* [Work task]: Retype the full set of records. Keep every character identical.

* [Recorded information]:
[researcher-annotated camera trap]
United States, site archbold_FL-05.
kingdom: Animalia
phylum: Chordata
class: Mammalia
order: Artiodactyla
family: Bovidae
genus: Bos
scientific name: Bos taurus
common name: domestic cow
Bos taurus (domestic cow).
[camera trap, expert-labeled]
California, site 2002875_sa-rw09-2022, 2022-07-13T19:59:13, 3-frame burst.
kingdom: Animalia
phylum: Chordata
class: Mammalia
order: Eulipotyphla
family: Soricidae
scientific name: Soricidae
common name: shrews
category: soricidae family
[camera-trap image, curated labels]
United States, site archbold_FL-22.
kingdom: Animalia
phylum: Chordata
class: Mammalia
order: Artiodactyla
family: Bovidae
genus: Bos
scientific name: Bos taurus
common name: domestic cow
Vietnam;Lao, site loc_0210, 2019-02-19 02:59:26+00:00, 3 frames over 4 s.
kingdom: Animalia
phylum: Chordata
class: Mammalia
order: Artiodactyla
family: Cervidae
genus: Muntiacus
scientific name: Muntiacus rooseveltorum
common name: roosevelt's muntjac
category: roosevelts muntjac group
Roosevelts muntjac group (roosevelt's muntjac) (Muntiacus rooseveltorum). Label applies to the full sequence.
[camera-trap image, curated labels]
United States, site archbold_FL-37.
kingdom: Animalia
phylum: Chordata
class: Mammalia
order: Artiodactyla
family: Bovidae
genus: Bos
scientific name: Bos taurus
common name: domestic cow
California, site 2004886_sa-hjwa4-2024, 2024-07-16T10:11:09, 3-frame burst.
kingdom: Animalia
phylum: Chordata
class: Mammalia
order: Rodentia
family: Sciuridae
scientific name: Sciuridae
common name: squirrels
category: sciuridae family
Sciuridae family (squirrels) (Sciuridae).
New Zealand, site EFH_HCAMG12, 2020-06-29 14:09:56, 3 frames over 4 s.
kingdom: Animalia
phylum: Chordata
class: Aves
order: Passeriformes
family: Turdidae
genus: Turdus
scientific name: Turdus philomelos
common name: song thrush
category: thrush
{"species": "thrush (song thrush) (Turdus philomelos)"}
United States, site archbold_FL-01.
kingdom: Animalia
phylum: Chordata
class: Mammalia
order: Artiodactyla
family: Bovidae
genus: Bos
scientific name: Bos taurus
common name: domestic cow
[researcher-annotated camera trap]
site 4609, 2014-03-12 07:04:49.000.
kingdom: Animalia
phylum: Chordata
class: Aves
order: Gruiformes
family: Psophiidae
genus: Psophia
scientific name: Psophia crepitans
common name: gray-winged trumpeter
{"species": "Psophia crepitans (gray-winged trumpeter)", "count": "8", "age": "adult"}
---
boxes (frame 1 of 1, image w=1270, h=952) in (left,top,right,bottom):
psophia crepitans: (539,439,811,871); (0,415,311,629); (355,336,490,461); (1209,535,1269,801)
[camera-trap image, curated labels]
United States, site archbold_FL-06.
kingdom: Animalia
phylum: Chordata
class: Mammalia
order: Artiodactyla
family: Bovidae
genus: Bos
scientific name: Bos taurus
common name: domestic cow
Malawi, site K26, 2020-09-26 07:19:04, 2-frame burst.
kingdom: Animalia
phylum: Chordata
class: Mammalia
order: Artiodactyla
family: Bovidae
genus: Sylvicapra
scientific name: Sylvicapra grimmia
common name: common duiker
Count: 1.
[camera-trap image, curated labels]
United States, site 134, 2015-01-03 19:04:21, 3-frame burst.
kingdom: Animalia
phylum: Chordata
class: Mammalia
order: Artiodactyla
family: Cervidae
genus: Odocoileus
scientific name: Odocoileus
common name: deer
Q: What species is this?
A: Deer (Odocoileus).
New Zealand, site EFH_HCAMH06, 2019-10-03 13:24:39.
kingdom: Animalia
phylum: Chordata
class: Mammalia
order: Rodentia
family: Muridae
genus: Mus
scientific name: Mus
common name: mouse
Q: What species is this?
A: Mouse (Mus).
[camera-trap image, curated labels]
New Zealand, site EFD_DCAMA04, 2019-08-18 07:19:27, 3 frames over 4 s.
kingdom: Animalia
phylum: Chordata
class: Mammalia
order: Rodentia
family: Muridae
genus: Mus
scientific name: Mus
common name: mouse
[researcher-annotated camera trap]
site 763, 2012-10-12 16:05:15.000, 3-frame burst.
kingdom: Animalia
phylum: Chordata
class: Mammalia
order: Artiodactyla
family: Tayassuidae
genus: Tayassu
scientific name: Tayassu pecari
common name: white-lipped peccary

* [Result for this task]:
[researcher-annotated camera trap]
United States, site archbold_FL-05.
kingdom: Animalia
phylum: Chordata
class: Mammalia
order: Artiodactyla
family: Bovidae
genus: Bos
scientific name: Bos taurus
common name: domestic cow
Bos taurus (domestic cow).
[camera trap, expert-labeled]
California, site 2002875_sa-rw09-2022, 2022-07-13T19:59:13, 3-frame burst.
kingdom: Animalia
phylum: Chordata
class: Mammalia
order: Eulipotyphla
family: Soricidae
scientific name: Soricidae
common name: shrews
category: soricidae family
[camera-trap image, curated labels]
United States, site archbold_FL-22.
kingdom: Animalia
phylum: Chordata
class: Mammalia
order: Artiodactyla
family: Bovidae
genus: Bos
scientific name: Bos taurus
common name: domestic cow
Vietnam;Lao, site loc_0210, 2019-02-19 02:59:26+00:00, 3 frames over 4 s.
kingdom: Animalia
phylum: Chordata
class: Mammalia
order: Artiodactyla
family: Cervidae
genus: Muntiacus
scientific name: Muntiacus rooseveltorum
common name: roosevelt's muntjac
category: roosevelts muntjac group
Roosevelts muntjac group (roosevelt's muntjac) (Muntiacus rooseveltorum). Label applies to the full sequence.
[camera-trap image, curated labels]
United States, site archbold_FL-37.
kingdom: Animalia
phylum: Chordata
class: Mammalia
order: Artiodactyla
family: Bovidae
genus: Bos
scientific name: Bos taurus
common name: domestic cow
California, site 2004886_sa-hjwa4-2024, 2024-07-16T10:11:09, 3-frame burst.
kingdom: Animalia
phylum: Chordata
class: Mammalia
order: Rodentia
family: Sciuridae
scientific name: Sciuridae
common name: squirrels
category: sciuridae family
Sciuridae family (squirrels) (Sciuridae).
New Zealand, site EFH_HCAMG12, 2020-06-29 14:09:56, 3 frames over 4 s.
kingdom: Animalia
phylum: Chordata
class: Aves
order: Passeriformes
family: Turdidae
genus: Turdus
scientific name: Turdus philomelos
common name: song thrush
category: thrush
{"species": "thrush (song thrush) (Turdus philomelos)"}
United States, site archbold_FL-01.
kingdom: Animalia
phylum: Chordata
class: Mammalia
order: Artiodactyla
family: Bovidae
genus: Bos
scientific name: Bos taurus
common name: domestic cow
[researcher-annotated camera trap]
site 4609, 2014-03-12 07:04:49.000.
kingdom: Animalia
phylum: Chordata
class: Aves
order: Gruiformes
family: Psophiidae
genus: Psophia
scientific name: Psophia crepitans
common name: gray-winged trumpeter
{"species": "Psophia crepitans (gray-winged trumpeter)", "count": "8", "age": "adult"}
---
boxes (frame 1 of 1, image w=1270, h=952) in (left,top,right,bottom):
psophia crepitans: (539,439,811,871); (0,415,311,629); (355,336,490,461); (1209,535,1269,801)
[camera-trap image, curated labels]
United States, site archbold_FL-06.
kingdom: Animalia
phylum: Chordata
class: Mammalia
order: Artiodactyla
family: Bovidae
genus: Bos
scientific name: Bos taurus
common name: domestic cow
Malawi, site K26, 2020-09-26 07:19:04, 2-frame burst.
kingdom: Animalia
phylum: Chordata
class: Mammalia
order: Artiodactyla
family: Bovidae
genus: Sylvicapra
scientific name: Sylvicapra grimmia
common name: common duiker
Count: 1.
[camera-trap image, curated labels]
United States, site 134, 2015-01-03 19:04:21, 3-frame burst.
kingdom: Animalia
phylum: Chordata
class: Mammalia
order: Artiodactyla
family: Cervidae
genus: Odocoileus
scientific name: Odocoileus
common name: deer
Q: What species is this?
A: Deer (Odocoileus).
New Zealand, site EFH_HCAMH06, 2019-10-03 13:24:39.
kingdom: Animalia
phylum: Chordata
class: Mammalia
order: Rodentia
family: Muridae
genus: Mus
scientific name: Mus
common name: mouse
Q: What species is this?
A: Mouse (Mus).
[camera-trap image, curated labels]
New Zealand, site EFD_DCAMA04, 2019-08-18 07:19:27, 3 frames over 4 s.
kingdom: Animalia
phylum: Chordata
class: Mammalia
order: Rodentia
family: Muridae
genus: Mus
scientific name: Mus
common name: mouse
[researcher-annotated camera trap]
site 763, 2012-10-12 16:05:15.000, 3-frame burst.
kingdom: Animalia
phylum: Chordata
class: Mammalia
order: Artiodactyla
family: Tayassuidae
genus: Tayassu
scientific name: Tayassu pecari
common name: white-lipped peccary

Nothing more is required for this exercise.